To do so, use your preferred web browser and
- head over to https://keycloak.opencloud.test/
- authenticate as
adminwith passwordadmin(those credentials are defined in the.envfile mentioned above, seeKEYCLOAK_ADMIN_USERandKEYCLOAK_ADMIN_PASSWORD) - select the
OpenCloudrealm in the drop-down list in the top left corner (the realm is defined in the.envfile, seeKEYCLOAK_REALM) - then select the "Clients" menu item on the left
- in the "Clients list" tab, push the "Create client" button:
- Client type:
OpenID Connect - Client ID:
groupware
- Client type:
- click the "Next" button:
- Client authentication: Off
- Authorization: Off
- Authentication flow: make sure "Direct access grants" is checked
- click the "Next" button and leave the fields there empty to stick to the defaults
- click "Save"
To check whether it works correctly:
curl -ks -D- -X POST "https://keycloak.opencloud.test/realms/openCloud/protocol/openid-connect/token" -d username=alan -d password=demo -d grant_type=password -d client_id=groupware -d scope=openid
should provide you with a JSON response that contains an access_token.

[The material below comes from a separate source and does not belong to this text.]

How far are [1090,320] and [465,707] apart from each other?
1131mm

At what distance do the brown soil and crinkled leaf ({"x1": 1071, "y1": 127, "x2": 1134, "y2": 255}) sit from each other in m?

If it is not set up correctly, it should give you this instead:
{"error":"invalid_client","error_description":"Invalid client or Invalid client credentials"}
Feeding an Inbox
Once a Stalwart container is running (using the Docker Compose setup as explained above), use imap-filler to populate the inbox folder via IMAP APPEND:
cd ~/src/opencloud/
git clone git@github.com:opencloud-eu/imap-filler.git
cd ./imap-filler
EMPTY=true \
USERNAME=alan PASSWORD=demo \
URL=localhost:993 FOLDER=Inbox \
SENDERS=3 COUNT=20 \
go run .
Building
If you run the opencloud service as a container, use the following script to update the container image and restart it:
oc-full-update
If you run it from your IDE, there is obviously no need to do that.
API Docs
The REST API documentation is extracted from the source code structure and documentation using go-swagger, which needs to be installed locally as a prerequisite:
go install github.com/go-swagger/go-swagger/cmd/swagger@latest
The build chain is integrated within the Makefile in services/groupware/:
cd services/groupware/
make apidoc-static
That creates a static documentation HTML file using redocly named api.html
firefox ./api.html
Note that redocly-cli does not need to be installed, it will be pulled locally by the Makefile, provided that you have pnpm installed as a pre-requisite, which is already necessary for other OpenCloud components.